- TEXT EXTRACT:
—————

Earlier code went through some extraordinary tricks to obtain the return type of the call, op(args...). With C++11's decltype, the return value of such can be obtained by writing, decltype(op(args...)) provided the new function declarator syntax is used where the return type appears after the function arguments. This code is easier to read and understand. Unfortunately, one does have to duplicate the code in with the function's return type and with the return statement in the function.


A Sample Use

The following code is an example of using apply() and apply_tuple():

#include <iostream>

double add(int a, double b) { return a+b; }
std::tuple<int,double> some_tuple{2, 34.2};

int main()
{
  using namespace std;
  cout
    << apply(add, 2, 34.2) << endl
    << apply_tuple(add, some_tuple) << endl
  ;
}


Closing Comments

This solution is shorter and much easier to maintain than the previous solutions in my earlier blog posts. This is understandable given the amount of time that has elapsed since I first started and the evolution of C++ compilers from C++98 support to fully supporting C++11. I have been doing a lot of C++11 coding (normal and C++ TMP) within the last year and have been able to explore all of the new C++11 language features and having been learning new and better ways to write code that is more easily maintained and more efficient (than C++98, e.g., fully exploiting move semantics). One of the tasks that I have been doing now that GCC and CLang fully support C++11, is revisiting and updating old code to better use C++11's features. This post clearly shows doing such can be well-worth the effort!

—————

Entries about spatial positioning

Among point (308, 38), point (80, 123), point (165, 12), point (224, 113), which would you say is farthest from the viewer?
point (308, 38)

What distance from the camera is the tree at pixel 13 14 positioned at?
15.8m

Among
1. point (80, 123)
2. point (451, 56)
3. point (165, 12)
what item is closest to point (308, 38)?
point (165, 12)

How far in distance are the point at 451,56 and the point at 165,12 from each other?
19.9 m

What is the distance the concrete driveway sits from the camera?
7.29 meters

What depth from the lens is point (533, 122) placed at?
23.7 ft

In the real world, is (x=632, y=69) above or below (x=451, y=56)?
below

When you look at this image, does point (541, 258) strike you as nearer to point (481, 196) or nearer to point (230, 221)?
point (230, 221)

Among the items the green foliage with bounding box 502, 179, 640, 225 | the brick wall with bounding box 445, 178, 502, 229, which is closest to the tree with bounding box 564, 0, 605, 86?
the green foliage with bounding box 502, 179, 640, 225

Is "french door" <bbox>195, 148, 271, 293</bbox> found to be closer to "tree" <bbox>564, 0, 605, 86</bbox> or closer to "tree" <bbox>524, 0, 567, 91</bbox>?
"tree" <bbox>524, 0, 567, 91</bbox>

—————

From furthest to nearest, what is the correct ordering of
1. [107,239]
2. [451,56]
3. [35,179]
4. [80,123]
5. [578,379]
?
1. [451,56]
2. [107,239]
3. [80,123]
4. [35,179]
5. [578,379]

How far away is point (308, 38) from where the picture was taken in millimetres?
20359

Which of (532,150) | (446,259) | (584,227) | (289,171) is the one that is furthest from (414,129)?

—————

- GIVEN EXERCISE 1:
Quote from the C++11 excerpt the part that opens with the words containing "Closing Comments" and closes with "well-worth the effort!".
- GIVEN EXERCISE 2:
According to the C++11 excerpt, which two compilers now fully support C++11?

- RESULT 1:
Closing Comments

This solution is shorter and much easier to maintain than the previous solutions in my earlier blog posts. This is understandable given the amount of time that has elapsed since I first started and the evolution of C++ compilers from C++98 support to fully supporting C++11. I have been doing a lot of C++11 coding (normal and C++ TMP) within the last year and have been able to explore all of the new C++11 language features and having been learning new and better ways to write code that is more easily maintained and more efficient (than C++98, e.g., fully exploiting move semantics). One of the tasks that I have been doing now that GCC and CLang fully support C++11, is revisiting and updating old code to better use C++11's features. This post clearly shows doing such can be well-worth the effort!

- RESULT 2:
GCC and CLang.